• **Material for this task**
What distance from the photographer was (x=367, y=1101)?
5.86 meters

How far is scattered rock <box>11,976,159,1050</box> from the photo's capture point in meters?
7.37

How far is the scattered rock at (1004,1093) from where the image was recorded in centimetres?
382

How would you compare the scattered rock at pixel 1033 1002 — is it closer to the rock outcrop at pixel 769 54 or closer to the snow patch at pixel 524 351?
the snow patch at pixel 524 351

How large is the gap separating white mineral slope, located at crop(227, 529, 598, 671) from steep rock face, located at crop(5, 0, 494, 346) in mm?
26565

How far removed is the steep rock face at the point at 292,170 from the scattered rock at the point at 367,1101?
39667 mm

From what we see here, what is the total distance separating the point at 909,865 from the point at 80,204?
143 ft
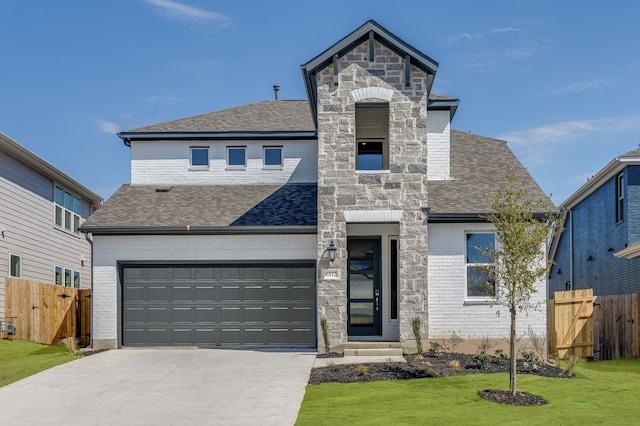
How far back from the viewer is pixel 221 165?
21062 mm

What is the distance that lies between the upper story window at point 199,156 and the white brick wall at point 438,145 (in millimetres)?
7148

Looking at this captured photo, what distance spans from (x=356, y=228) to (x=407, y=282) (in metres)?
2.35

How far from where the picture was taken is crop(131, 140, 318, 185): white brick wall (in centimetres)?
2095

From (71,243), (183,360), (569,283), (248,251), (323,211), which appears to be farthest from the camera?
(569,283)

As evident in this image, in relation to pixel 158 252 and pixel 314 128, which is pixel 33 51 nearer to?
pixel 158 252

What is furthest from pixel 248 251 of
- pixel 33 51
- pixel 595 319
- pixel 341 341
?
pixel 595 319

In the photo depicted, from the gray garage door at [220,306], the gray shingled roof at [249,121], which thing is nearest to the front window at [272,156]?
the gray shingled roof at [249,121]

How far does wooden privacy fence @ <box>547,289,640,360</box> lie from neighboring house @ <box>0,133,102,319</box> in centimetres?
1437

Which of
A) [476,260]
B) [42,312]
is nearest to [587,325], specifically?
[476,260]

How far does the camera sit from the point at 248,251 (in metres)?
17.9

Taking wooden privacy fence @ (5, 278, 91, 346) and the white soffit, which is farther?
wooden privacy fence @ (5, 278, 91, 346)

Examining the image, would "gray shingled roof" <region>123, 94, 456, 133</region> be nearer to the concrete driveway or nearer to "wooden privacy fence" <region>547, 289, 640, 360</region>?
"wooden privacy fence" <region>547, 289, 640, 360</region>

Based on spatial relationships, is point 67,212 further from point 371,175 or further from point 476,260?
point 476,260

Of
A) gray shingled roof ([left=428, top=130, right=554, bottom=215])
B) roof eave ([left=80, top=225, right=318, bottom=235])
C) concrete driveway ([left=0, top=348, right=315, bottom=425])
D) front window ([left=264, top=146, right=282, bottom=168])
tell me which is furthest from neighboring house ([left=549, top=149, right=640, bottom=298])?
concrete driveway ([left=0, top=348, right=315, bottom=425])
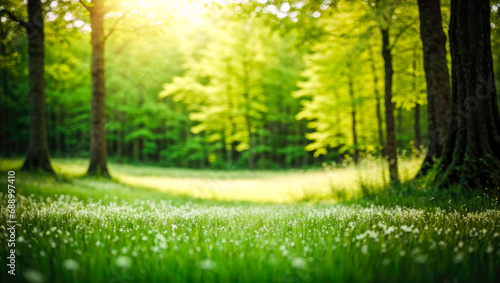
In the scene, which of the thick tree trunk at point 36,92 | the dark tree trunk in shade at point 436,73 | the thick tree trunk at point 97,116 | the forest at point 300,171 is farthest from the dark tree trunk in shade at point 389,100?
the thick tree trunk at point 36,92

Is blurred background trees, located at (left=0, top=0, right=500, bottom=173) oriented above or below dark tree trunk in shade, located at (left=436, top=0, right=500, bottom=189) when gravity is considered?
* * *
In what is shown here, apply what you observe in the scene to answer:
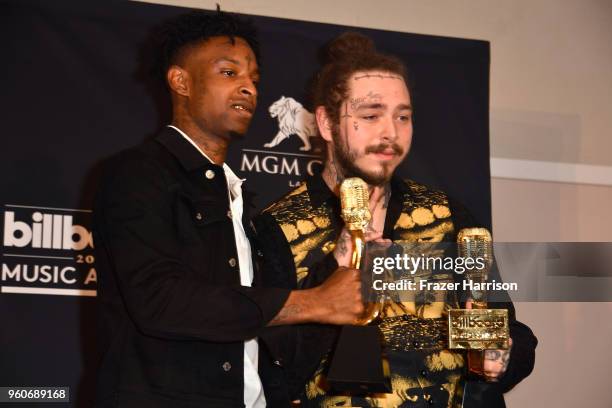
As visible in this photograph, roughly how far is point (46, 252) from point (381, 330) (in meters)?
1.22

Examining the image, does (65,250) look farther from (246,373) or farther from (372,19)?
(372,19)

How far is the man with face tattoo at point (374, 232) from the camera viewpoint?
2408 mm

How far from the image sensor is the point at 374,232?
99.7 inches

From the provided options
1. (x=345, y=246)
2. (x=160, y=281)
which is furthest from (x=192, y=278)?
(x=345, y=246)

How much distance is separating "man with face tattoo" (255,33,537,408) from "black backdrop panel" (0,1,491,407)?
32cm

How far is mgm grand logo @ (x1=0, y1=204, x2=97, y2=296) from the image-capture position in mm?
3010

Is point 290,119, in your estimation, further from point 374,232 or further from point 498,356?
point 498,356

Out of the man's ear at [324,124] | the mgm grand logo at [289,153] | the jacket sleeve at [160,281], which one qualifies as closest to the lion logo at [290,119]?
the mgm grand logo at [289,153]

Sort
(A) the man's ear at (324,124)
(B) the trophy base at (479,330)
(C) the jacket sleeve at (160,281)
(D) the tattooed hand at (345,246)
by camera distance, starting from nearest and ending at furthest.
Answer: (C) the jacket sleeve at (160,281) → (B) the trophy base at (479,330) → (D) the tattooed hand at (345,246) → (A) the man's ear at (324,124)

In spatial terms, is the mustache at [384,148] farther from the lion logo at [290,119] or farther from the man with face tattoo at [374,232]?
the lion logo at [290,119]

• **Stated problem**
Count the lines in the rows above that contain the string "separating", and state only that number.

• **Task result**
3